1 March 2007 / Casco HQ
The interior of Casco’s new space is designed by the Berlin-based architects ifau (institute for applied urbanism) and Jesko Fezer, with two wooden structures, titled Shack and Fence.
Since 1998 ifau has worked as a group of architects in several interdisciplinary constellations, and have worked on a number of commissions in collaboration with architect Jesko Fezer, who is a co-editor of the Berlin-based magazine AnArchitektur, and partner in Pro qm, Berlin’s renowned bookstore. Their work includes architectural and urban design, research projects, installations and events in the urban context. All of their projects aim to involve and inscribe contextual processes, urban difference and diversity creating space for negotiation in the design. Flexibility and specificity are characteristics of the generated models, architecture is formed by negotiation or for negotiation to enhance the practical value of its everyday performance.
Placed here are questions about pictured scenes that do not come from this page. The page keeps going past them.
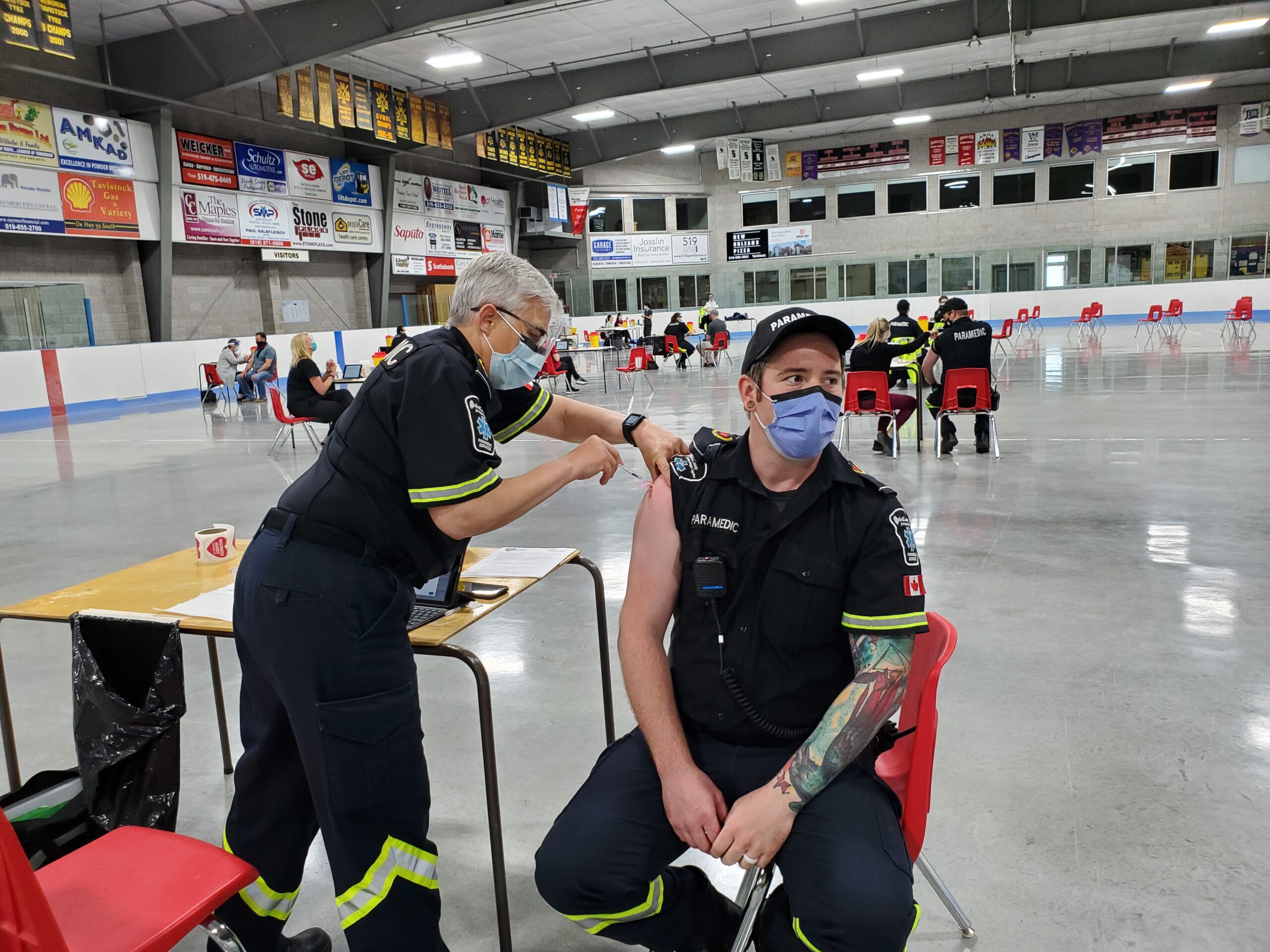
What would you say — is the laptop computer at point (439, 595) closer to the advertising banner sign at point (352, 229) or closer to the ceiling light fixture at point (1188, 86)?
the advertising banner sign at point (352, 229)

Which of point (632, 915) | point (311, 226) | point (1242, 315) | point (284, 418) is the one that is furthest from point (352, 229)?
point (632, 915)

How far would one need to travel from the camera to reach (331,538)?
63.7 inches

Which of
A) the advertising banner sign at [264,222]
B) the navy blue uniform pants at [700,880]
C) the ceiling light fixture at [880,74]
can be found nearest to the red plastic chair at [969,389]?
the navy blue uniform pants at [700,880]

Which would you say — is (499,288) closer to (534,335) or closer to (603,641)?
(534,335)

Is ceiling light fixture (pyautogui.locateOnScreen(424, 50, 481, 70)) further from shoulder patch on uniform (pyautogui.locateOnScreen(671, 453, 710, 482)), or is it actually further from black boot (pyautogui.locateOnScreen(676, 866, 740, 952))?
black boot (pyautogui.locateOnScreen(676, 866, 740, 952))

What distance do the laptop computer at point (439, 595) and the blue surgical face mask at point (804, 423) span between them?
0.75 meters

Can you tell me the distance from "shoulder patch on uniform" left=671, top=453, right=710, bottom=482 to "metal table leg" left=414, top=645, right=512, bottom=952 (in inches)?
21.3

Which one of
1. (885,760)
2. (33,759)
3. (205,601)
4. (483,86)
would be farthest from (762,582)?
(483,86)

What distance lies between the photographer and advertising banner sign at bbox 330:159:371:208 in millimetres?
19312

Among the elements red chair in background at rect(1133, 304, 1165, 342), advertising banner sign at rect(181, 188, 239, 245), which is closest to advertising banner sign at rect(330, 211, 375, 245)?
advertising banner sign at rect(181, 188, 239, 245)

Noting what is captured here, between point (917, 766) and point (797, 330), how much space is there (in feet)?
2.71

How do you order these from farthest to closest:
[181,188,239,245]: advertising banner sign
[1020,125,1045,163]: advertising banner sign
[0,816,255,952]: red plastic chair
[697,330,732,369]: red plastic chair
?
[1020,125,1045,163]: advertising banner sign, [697,330,732,369]: red plastic chair, [181,188,239,245]: advertising banner sign, [0,816,255,952]: red plastic chair

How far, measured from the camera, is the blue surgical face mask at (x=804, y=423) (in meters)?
1.72

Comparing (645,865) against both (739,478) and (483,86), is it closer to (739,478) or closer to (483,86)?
(739,478)
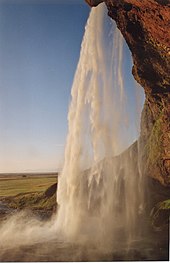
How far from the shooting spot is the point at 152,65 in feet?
8.07

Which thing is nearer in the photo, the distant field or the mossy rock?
the distant field

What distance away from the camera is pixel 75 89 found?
7.73 ft

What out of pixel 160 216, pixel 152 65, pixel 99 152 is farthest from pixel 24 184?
pixel 152 65

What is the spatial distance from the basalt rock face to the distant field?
2.29 ft

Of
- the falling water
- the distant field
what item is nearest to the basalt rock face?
the falling water

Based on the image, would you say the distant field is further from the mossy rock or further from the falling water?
the mossy rock

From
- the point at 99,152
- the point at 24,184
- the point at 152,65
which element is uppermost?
the point at 152,65

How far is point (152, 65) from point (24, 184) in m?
1.24

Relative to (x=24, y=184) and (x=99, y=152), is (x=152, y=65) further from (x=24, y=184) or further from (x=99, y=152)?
(x=24, y=184)

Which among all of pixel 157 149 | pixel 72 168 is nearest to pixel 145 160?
pixel 157 149

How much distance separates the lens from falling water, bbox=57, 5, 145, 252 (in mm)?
2336

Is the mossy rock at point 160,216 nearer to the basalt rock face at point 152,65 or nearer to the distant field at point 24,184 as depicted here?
the basalt rock face at point 152,65

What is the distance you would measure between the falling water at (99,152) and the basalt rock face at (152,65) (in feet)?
0.31

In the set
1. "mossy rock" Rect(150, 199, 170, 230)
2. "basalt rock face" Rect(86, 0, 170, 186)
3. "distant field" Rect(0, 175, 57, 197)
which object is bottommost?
"mossy rock" Rect(150, 199, 170, 230)
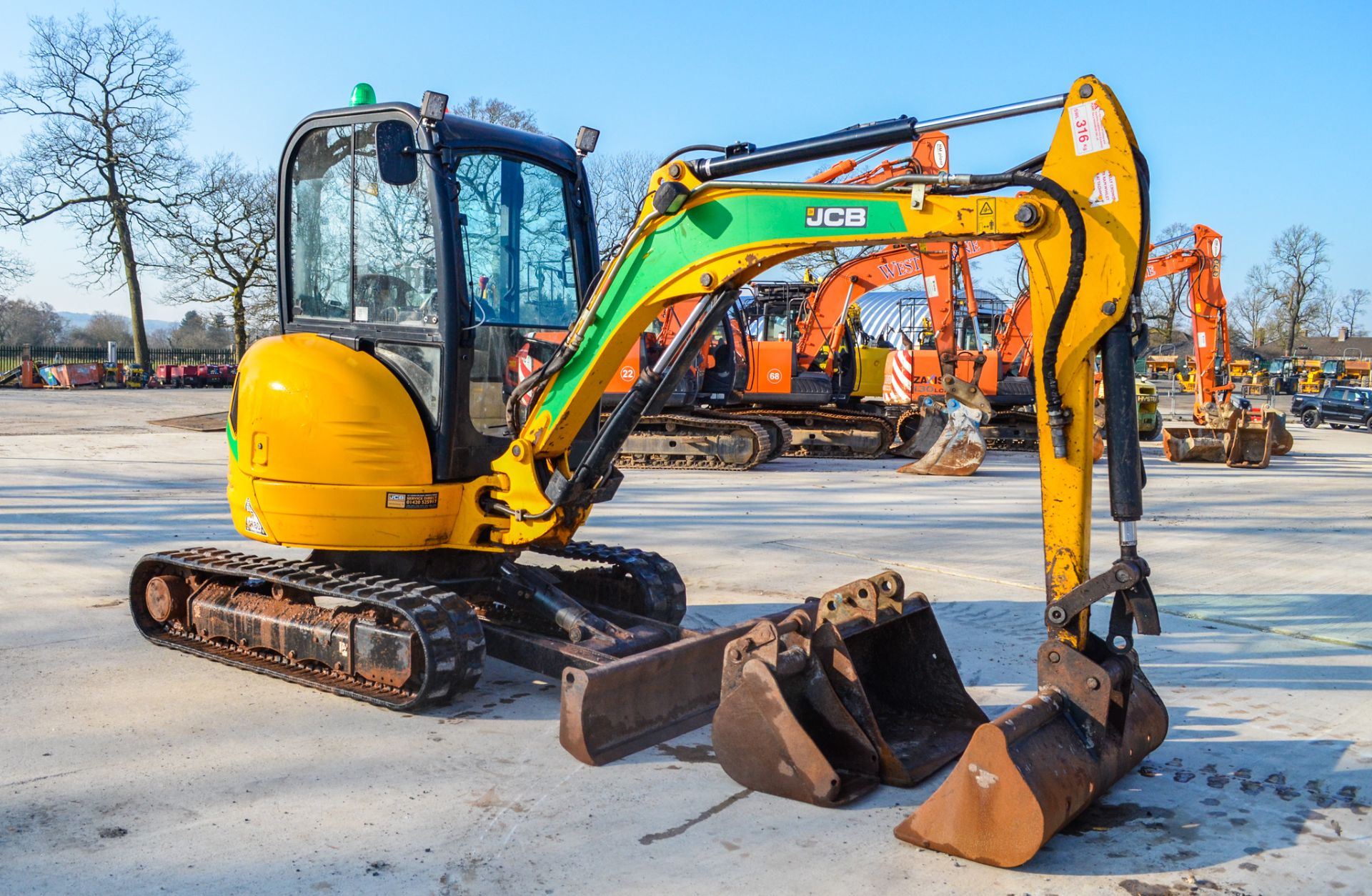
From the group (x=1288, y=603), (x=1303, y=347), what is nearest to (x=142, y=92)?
(x=1288, y=603)

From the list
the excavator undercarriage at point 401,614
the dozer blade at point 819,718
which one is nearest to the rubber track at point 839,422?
the excavator undercarriage at point 401,614

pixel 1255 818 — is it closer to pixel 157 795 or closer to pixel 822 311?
pixel 157 795

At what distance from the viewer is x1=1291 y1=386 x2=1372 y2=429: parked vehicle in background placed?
33.4m

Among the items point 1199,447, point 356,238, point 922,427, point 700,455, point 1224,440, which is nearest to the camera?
point 356,238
Shack and Fence promotes and provokes different possibilities of appropriation. As a setting it divides the new Casco space into several distinct areas without specializing their function, allowing different forms of use according to changing concepts and social situations. The shack serves as an office as well as a space for exhibitions, video screenings or talks. The fence is conceived to gather around, sit and lean on it, serving also as a display for handouts or books. It works as an anchor for the office if set up in the front part of the room. Both structures are made of wood to allow any kind of easy adaptation, the treatment of the material follows styles and standards known from libraries, playschools or other common “social architecture.”